By Sara Joy

Here are a few things I’ve learned the hard way that may help you in managing YOUR TBI fatigue:

  • You are hardly going to be able to stand being around certain friends, for 5 minutes. Others, you will gravitate to like a balm. That’s OK, they’re just too overwhelming in their communication style. You are not using them or abandoning them. Your reaction is physiological. It’s self preservation. Keep doing it. You are not being a selfish person or bad Christian/Jew/other religion….
  • Some people are animated in the way they talk, their facial expressions. They don’t STOP talking and are one big run on sentence. Others need an emotional connection with you all the time you are hanging out with them. And they want to hang out for hours! I used to be that over animated friend. I used to find introverted people boring. Now all I want to do is hang out with introverts, and I get panicked around emotionally needy people -even if they are needy with good reason! After all, IM needy! If you MUST hang out with an animated person or emotionally open person who you can’t handle, add an “Introvert Chaperone” so you can excuse yourself frequently, for a break and “Check out” mentally. Then they can entertain themselves together.
  • Weird “Sleepiness” in the middle of the day can be “The beginning of the end”. Take a nap when you first feel it creeping in, and you may forstall a full-on fatigue or “overload” crash later. Which as you know, will take longer to dig yourself out of.
  • Cravings you feel for sugar and entertainment are about trying to get endorphins, serotonin or dopamine raised. You’ll get a fast fix, feel immediate relief, but your brain still needs to rest. It hasn’t changed the fact that your brain is tired. If you are stuck at work, for example, and you’re downing chocolate all day, you haven’t helped yourself. Because you never turned your brain “Off” and let it rest. Stop beating yourself up about screwing up. That’s not the point.
  • The truly beneficial things that raise your endorphins and help your brain rebound from fatigue, don’t work unless you do them regularly. These things are: Deep breathing, Meditation (You can settle for “Not thinking” while in a still room), Exercise and Sleeping. You will see a change from day to day, week to week, or month to month – not moment to moment.
  • I know this brings you no comfort, but remember it anyway: TBI fatigue is a protection mechanism of your brain.
  • If you don’t care about anything but surviving moment to moment, your judgment sucks. Give someone who loves you and cares about you the authority to tell you what to do, when it comes to “What To Do?”

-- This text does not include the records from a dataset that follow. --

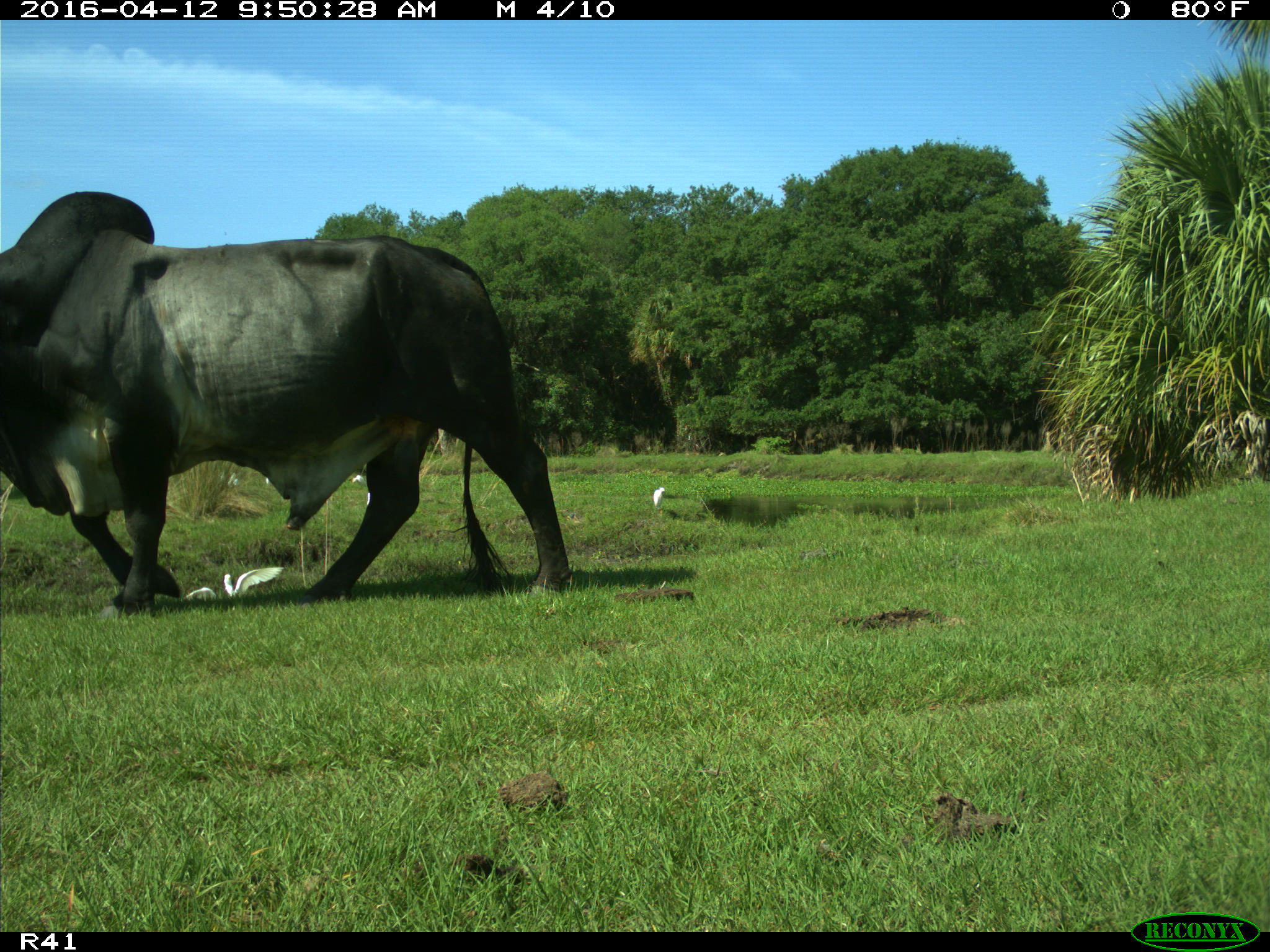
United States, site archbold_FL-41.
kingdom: Animalia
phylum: Chordata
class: Mammalia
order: Artiodactyla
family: Bovidae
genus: Bos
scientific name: Bos taurus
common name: domestic cow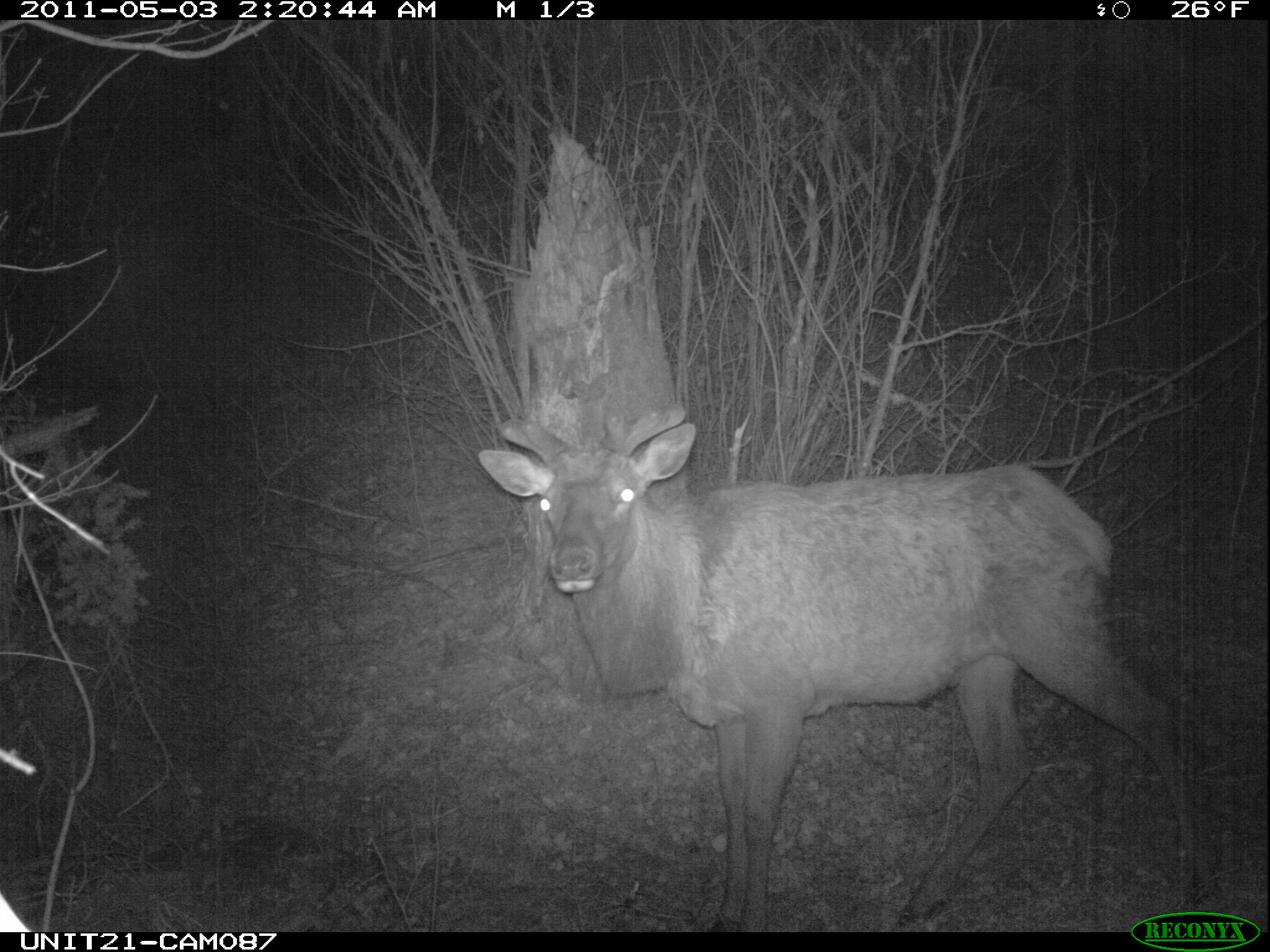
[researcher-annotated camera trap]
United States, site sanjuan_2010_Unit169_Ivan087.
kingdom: Animalia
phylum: Chordata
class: Mammalia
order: Artiodactyla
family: Cervidae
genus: Cervus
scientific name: Cervus elaphus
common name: red deer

  • Take someone who loves you in to the doctor’s office. Have them take notes during the appointment, and discuss what the doctor has said, on a less tiring day. The doctor should be grateful you are even in the room, you are so fatigued.
  • Be honest with your loved ones, even though it’s hard to be honest with yourself. They are going to react normally to do something about this situation, long before you have the strength to do so. My parents never stopped searching for a treatment, and never let up on me. It took months to drag me into a consultation with a doctor who really helped me make strides in recovery.
  • Don’t believe your depressed thoughts or feelings automatically. You may not be seeing the light at the end of the tunnel, because your brain is too tired right now to see that far. Change your feelings from the OUTSIDE in, since you are too weak to do it from the inside out. Go to the pet store and pet a puppy. Hug someone whose hugs you prefer. If you still feel pleasure when you hear music, listen to your favorite song on repeat. Sit alone on a park bench while everyone else isn’t there. Drink your favorite beverage in an empty room. Take a nap immediately. Afterwards, see if your outlook is different.
  • Eat regular meals. Don’t make more problems for yourself than you need. If you’re like me, you focus, don’t eat, overexert your brain on top of it, and are mean to people who interrupt you as the pain set’s in. Eat a snack. It will make you nicer.